――……ソンシツのクリコシ、なんでしたっけ、ソレ?

藤原 今年の赤字を翌年以降の利益(所得)から差し引いていいですよ、という制度です。3年先まで使えます。青色申告にすると、「損失の繰越」以外にもたくさんの節税メリットがあります。しかも、抑えられるのは所得税だけじゃありません。住民税や国民健康保険料も安くなります。これらは、確定申告で提出した所得(課税対象額)をもとに翌年分が計算されるからです。税金の計算に用いる大もとの金額を、年をまたいで抑えられるのは大きなメリットですね。

青色申告の4大節税メリット

――たくさんメリットがある青色申告ですが、初心者に向けてざっくり教えてもらえると助かります。

藤原 確定申告には、「白色申告」と「青色申告」の2種類があり、フリーランス(個人事業主)の場合はどちらかを選択することができます。

 青色申告には正確な帳簿を作成する義務がありますが、最大で65万円も事業所得から差し引くことができ、その結果、所得税を安くすることができます。次のページのような税率が低いケースでも、白色申告に比べて所得税が少なくなります。税率が増えればもっとお得に。所得税は課税対象の額で決まるので、控除が多いほど所得税が少なくてすむというわけです。
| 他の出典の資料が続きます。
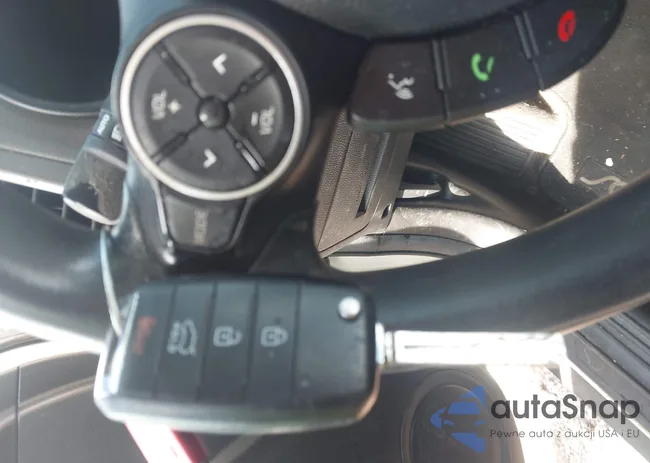 KNDJN2A26J7589341: 44576784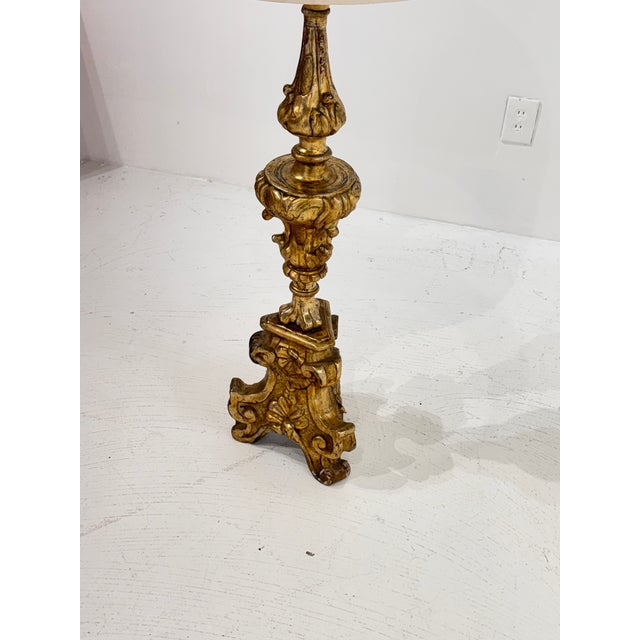 Gold Tall 18th Century Italian Baroque Giltwood Altar Candlestick Table Lamp For Sale - Image 8 of 13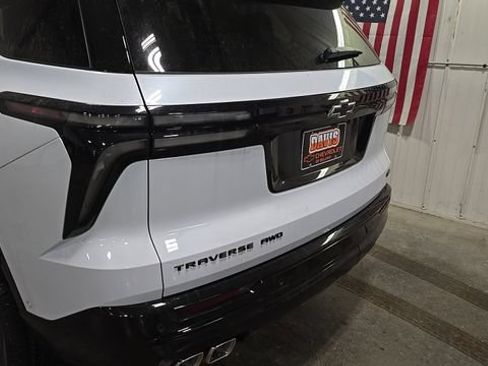 New 2026 Chevrolet Traverse RS w/ LPO, Floor Liner Package AWD/4WD image 8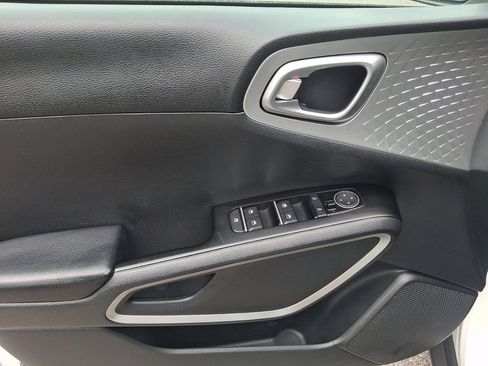 Used 2022 Kia Soul LX FWD image 24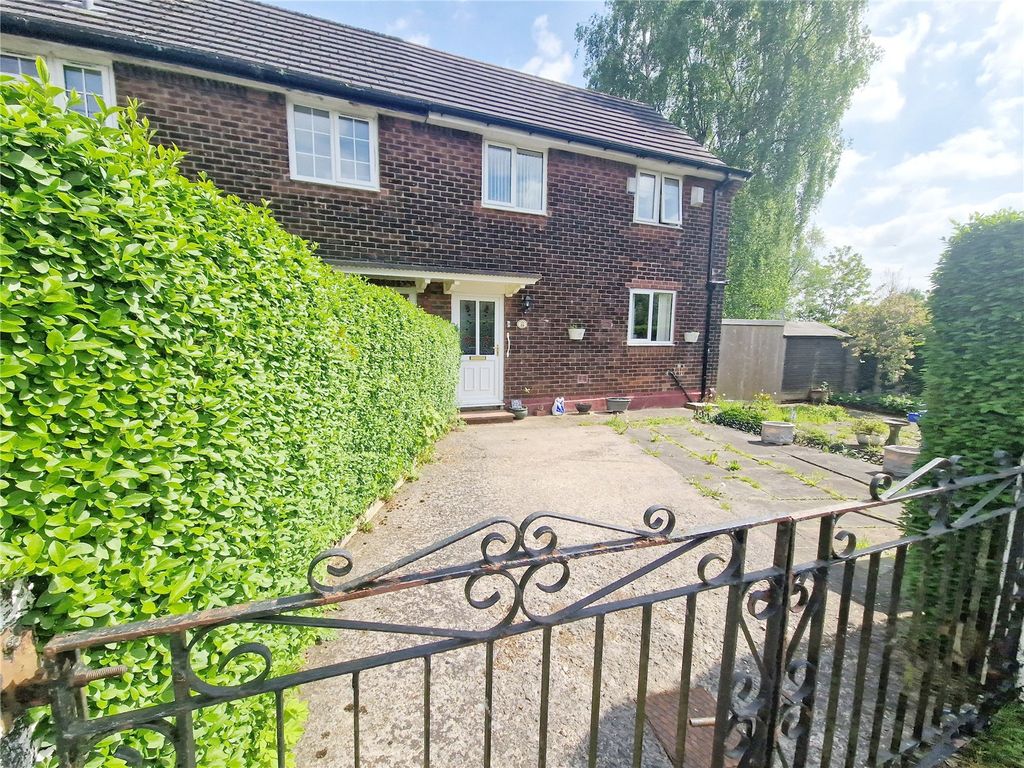 3 bed end terrace house for sale in Lake View, Blackley, Manchester M9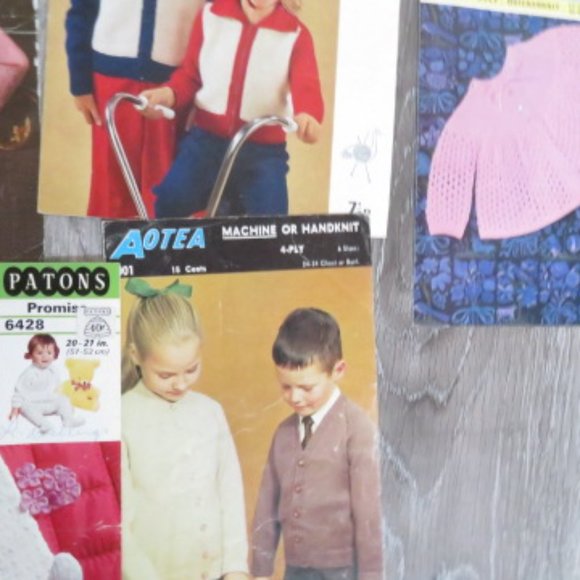 LOT of 13 Vintage BABY CHILD Knitting Pattern Booklets (#865) - Picture 7 of 12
 それから、先ほどお伝えしたように事業所得が赤字となった場合は、損失を繰り越して(3年間)、翌年以降に利益が出た場合は所得から控除することができます。この結果、繰り越した損失×税率相当分の税金を安くできます。

 また、30万円未満で購入した固定資産は、その年の費用にすることができます(白色申告では10万円)。なお、これは期限付きの特例ですが、毎回延長されています。総額300万円まで利用することができるので、儲かっている人には大きなメリットです。

 さらに、青色申告では、生計を一にする家族が事業に従事している場合、「青色事業専従者」として届けておけば、その家族へ支払った給与の全額を費用(必要経費)にでき、所得税を抑えることができます。